Todavia, não impede as mudanças de demanda de virem à existência; apenas faz o lado
do suprimento irrespondível a elas. Além disso, pode ocorrer que as discrepâncias não
apenas emerjam, mas que também se tornem constrangedoramente aparentes. Os
controles de comportamento são medidas políticas criadas para controlar o lado da
demanda. Visam à prevenção ou retardamento das mudanças de modo a fazer a
irrespondibilidade do lado do suprimento menos visível, portanto, completando a tarefa
do conservadorismo: a preservação de uma ordem existente de mudanças de qualquer
tipo que possa causar rupturas.
Os controles de preços e regulações de um lado, e os controles de
comportamento no outro lado são então as duas partes complementares de uma política
conservadorista. Em adição, destes dois lados complementares do conservadorismo,
deve ser argüido que é o lado do controle comportamental o traço mais distintivo de
uma política conservadorista. Embora as diferentes formas de socialismo favoreçam
[p.88] diferentes categorias de pessoas não-produtivas e não-inovadoras às expensas das
diferentes categorias de pessoas potencialmente produtoras e inovadoras, tal como
qualquer outra variante de socialismo o conservadorismo tende a produzir uma gente
menos produtiva e menos inovadora, forçando-as a aumentar o consumo ou canalizar
suas energias produtivas e inovadoras para o mercado negro.
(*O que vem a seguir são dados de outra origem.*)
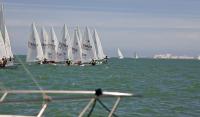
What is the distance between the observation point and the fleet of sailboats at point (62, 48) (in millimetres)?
113812

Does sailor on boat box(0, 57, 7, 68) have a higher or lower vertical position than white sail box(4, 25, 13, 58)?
lower

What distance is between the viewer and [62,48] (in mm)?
118375

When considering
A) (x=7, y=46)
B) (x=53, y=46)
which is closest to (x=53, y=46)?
(x=53, y=46)

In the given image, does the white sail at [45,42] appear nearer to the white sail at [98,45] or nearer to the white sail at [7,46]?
the white sail at [98,45]

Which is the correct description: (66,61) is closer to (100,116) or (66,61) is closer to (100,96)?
(100,116)

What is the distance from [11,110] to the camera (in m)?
29.9

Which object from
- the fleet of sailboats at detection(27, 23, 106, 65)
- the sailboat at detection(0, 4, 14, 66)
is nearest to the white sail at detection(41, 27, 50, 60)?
the fleet of sailboats at detection(27, 23, 106, 65)

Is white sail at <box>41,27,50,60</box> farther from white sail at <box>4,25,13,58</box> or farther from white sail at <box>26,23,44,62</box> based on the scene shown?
white sail at <box>4,25,13,58</box>

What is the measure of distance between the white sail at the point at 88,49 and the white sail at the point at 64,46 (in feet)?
11.5

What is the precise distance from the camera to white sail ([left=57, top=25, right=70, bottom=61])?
4651 inches

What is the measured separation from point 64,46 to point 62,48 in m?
0.64

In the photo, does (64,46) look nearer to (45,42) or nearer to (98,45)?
(45,42)

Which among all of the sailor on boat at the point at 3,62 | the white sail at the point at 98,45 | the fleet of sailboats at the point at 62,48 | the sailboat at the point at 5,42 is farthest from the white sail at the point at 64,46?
the sailor on boat at the point at 3,62

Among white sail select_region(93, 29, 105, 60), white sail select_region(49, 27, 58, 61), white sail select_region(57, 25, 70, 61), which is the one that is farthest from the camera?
white sail select_region(93, 29, 105, 60)
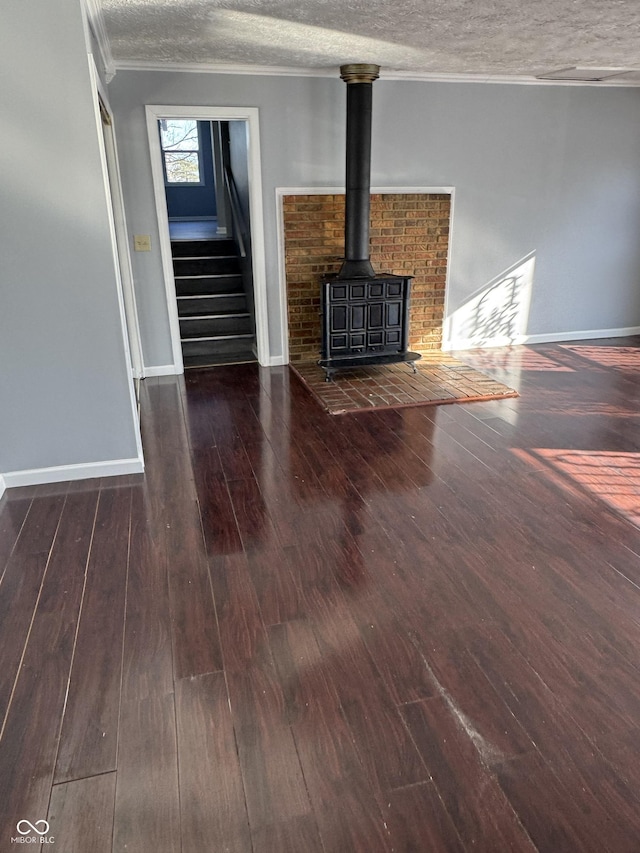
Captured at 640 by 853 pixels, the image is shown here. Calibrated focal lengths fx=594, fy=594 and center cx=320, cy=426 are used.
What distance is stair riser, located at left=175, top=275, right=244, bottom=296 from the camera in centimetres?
614

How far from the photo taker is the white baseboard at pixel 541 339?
5.98m

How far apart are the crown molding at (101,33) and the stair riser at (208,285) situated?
2.04m

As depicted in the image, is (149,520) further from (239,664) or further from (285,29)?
(285,29)

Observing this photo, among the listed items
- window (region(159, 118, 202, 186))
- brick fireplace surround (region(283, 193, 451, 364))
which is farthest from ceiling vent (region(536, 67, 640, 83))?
window (region(159, 118, 202, 186))

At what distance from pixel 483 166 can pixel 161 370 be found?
3469 millimetres

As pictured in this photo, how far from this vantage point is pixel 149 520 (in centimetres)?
294

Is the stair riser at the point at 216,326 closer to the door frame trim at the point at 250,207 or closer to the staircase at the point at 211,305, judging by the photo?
the staircase at the point at 211,305

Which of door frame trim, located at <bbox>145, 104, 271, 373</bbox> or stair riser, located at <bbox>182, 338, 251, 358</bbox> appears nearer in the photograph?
door frame trim, located at <bbox>145, 104, 271, 373</bbox>

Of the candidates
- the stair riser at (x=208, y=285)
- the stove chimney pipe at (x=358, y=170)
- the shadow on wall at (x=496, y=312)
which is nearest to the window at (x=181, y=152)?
the stair riser at (x=208, y=285)

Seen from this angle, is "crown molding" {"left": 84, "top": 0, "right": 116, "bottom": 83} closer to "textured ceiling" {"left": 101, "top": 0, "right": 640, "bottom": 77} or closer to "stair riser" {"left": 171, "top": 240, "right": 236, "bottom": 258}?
"textured ceiling" {"left": 101, "top": 0, "right": 640, "bottom": 77}

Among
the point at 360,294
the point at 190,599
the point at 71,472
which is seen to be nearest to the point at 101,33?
the point at 360,294

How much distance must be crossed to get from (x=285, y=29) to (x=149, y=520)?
2.94 meters

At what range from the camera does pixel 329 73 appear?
4.77 meters

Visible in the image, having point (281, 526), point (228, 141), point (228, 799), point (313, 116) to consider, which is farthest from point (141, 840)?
point (228, 141)
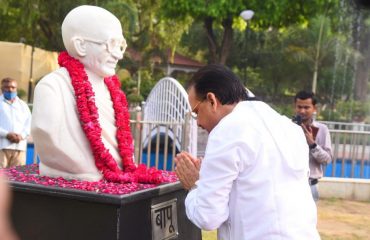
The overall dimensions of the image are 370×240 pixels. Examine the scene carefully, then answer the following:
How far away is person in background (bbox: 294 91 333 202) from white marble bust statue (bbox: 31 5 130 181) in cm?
160

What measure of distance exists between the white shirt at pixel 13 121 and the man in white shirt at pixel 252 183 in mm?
4490

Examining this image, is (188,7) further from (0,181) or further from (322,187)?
(0,181)

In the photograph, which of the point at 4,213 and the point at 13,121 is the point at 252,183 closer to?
the point at 4,213

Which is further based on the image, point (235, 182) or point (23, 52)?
point (23, 52)

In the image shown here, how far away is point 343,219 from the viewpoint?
6.70m

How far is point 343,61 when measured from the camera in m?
29.0

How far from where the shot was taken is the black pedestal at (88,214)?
8.43 feet

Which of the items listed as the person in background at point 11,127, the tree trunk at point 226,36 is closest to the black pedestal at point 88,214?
the person in background at point 11,127

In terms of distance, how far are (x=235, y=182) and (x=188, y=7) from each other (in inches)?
623

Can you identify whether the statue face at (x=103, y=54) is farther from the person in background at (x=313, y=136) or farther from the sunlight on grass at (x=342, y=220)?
the sunlight on grass at (x=342, y=220)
Porém, de todas as formas
de socialismo, é o conservadorismo que com parte de seu programa interfere
diretamente no consumo e nas trocas não-comerciais. (Todas as outras formas, com
certeza, têm seu efeito no consumo, também, tanto quanto conduzem a uma redução no
padrão de vida; mas, diferentemente do conservadorismo, deixam o consumidor
sossegadamente a sós com o que lhe resta para consumir.) o Conservadorismo não
apenas aleija o desenvolvimento dos talentos produtivos das pessoas; sob o nome de
“paternalismo”, busca também congelar o comportamento delas em seu papel como
consumidores isolados ou como parceiros de trocas em formas não-comerciais de
trocas, conseqüentemente contendo ou suprimindo o talento de desenvolver um estilo de
vida de consumo que melhor lhes satisfaçam as necessidades recreativas também.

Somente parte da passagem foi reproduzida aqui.